■ **Exercise description**:
Reproduce the records word for word, starting with the line that contains "In the vertical" and stopping after the line that contains "1.33 metres".

■ **Record set**:
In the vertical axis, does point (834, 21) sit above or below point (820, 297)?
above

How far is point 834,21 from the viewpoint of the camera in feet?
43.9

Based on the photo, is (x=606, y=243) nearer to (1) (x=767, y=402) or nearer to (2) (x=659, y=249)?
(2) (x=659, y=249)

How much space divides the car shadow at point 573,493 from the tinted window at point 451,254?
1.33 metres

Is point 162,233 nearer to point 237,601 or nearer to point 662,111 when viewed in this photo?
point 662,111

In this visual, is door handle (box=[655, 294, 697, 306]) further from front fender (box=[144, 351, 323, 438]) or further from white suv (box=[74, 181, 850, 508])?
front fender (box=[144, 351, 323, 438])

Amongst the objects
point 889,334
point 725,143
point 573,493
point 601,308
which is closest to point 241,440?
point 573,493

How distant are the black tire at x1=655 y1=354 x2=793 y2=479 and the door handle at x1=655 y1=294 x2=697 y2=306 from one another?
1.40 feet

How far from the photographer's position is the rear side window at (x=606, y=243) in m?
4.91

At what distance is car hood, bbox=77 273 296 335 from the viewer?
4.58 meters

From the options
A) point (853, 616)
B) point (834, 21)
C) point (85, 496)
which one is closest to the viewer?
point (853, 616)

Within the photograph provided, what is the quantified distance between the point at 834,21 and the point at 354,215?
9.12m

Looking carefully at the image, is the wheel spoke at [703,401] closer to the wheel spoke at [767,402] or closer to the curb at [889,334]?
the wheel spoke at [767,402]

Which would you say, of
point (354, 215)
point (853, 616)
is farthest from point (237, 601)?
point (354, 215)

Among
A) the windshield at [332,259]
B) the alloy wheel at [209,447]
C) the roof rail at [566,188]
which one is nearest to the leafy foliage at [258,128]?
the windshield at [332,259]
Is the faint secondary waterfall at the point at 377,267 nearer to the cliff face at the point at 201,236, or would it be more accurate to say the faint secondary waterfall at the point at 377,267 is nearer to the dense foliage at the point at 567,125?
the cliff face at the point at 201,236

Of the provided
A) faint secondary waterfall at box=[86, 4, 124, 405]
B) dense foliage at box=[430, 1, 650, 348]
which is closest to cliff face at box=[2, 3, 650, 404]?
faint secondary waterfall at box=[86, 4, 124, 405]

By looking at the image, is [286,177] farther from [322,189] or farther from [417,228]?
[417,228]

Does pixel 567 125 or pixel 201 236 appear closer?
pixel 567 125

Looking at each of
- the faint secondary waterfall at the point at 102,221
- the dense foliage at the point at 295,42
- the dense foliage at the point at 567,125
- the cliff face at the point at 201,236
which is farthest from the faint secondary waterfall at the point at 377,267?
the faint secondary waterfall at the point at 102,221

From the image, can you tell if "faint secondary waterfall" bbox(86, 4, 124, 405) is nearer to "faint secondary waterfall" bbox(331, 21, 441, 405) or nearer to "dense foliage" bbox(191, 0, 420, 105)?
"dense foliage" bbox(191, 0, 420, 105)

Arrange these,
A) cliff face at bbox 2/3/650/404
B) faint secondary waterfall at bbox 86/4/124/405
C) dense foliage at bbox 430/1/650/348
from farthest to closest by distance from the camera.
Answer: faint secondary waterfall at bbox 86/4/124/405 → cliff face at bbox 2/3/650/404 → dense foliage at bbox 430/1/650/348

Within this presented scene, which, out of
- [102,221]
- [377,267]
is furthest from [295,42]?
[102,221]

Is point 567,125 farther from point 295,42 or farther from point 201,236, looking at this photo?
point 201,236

* * *

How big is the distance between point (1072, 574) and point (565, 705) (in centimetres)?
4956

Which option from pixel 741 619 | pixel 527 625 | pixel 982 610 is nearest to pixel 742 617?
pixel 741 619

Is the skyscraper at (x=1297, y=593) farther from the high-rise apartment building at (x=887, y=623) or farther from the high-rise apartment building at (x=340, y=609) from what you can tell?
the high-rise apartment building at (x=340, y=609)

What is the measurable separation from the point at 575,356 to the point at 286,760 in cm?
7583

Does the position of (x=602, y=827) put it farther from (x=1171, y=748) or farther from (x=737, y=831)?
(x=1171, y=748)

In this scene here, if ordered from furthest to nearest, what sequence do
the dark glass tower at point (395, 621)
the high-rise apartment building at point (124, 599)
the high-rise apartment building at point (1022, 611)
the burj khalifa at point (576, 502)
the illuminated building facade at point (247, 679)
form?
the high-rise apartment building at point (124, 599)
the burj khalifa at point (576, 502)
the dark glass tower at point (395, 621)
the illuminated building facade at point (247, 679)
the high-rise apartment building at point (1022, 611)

■ **Solution below**:
In the vertical axis, does point (834, 21) sit above or below point (820, 297)?
above

How far is point 834,21 from the viewpoint of the camera in feet?
43.9

Based on the photo, is (x=606, y=243) nearer to (1) (x=767, y=402) or nearer to (2) (x=659, y=249)?
(2) (x=659, y=249)

How much space divides the car shadow at point 573,493 from the tinted window at point 451,254?
1.33 metres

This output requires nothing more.